Recovering from Knee Pain
Are you already a runner but having some mild discomfort in your knees? Maybe training for a big race and while you’re appropriately building up to longer distances, your knees are taking a bit of a beating – what then? You obviously don’t want to stop training unless you’ve got a serious injury, but you don’t want the mild discomfort turning into something more. Often, a compression knee sleeve or kinesiology tape (K-tape) can help. Braces and sleeves aren’t just for injuries – they can help prevent pain and injury too! The compression that is provided by a knee sleeve does a few things to aid in your running journey. First, it helps promote blood flow. As blood circulates through our body, it can pool in our extremities or cause our bodies to work harder to get it back to the heart where it picks up more oxygen. Compression gives a little boost to our circulatory system, aiding in helping that blood get back to where it needs to go to help continually oxygenate our muscles so they can work optimally. Second, compression helps reduce pain too by helping alleviate inflammation and swelling. Finally, a compression sleeve, like this one from CopperJoint.com can provide a little external support for muscles that are still developing from strength training. These options from www.power.lix.com or www.dickssportinggoods.com are also high quality to help provide your knees some much-needed support.
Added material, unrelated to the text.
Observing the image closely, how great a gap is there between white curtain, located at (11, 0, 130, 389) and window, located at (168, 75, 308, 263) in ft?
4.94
And if compression sleeves don’t alleviate the issue, visiting with a medical professional is always a good idea. A physician or physical therapist will be able to give you advice to make sure you don’t have permanent joint damage and to give you a treatment course to get you back on the trails.
It’s important to note, as with all exercise, you should definitely listen to your body. If something feels off, if you’re feeling discomfort or pain, that’s alerting you to the possibility that something is wrong. It’s never a bad idea to get it checked out by a medical professional. But by following these tips and finding a good training program, and being careful to not go ‘all out’ when you first start a running training program, you can help keep your knees and other joints feeling great so you can keep up with your passion for running.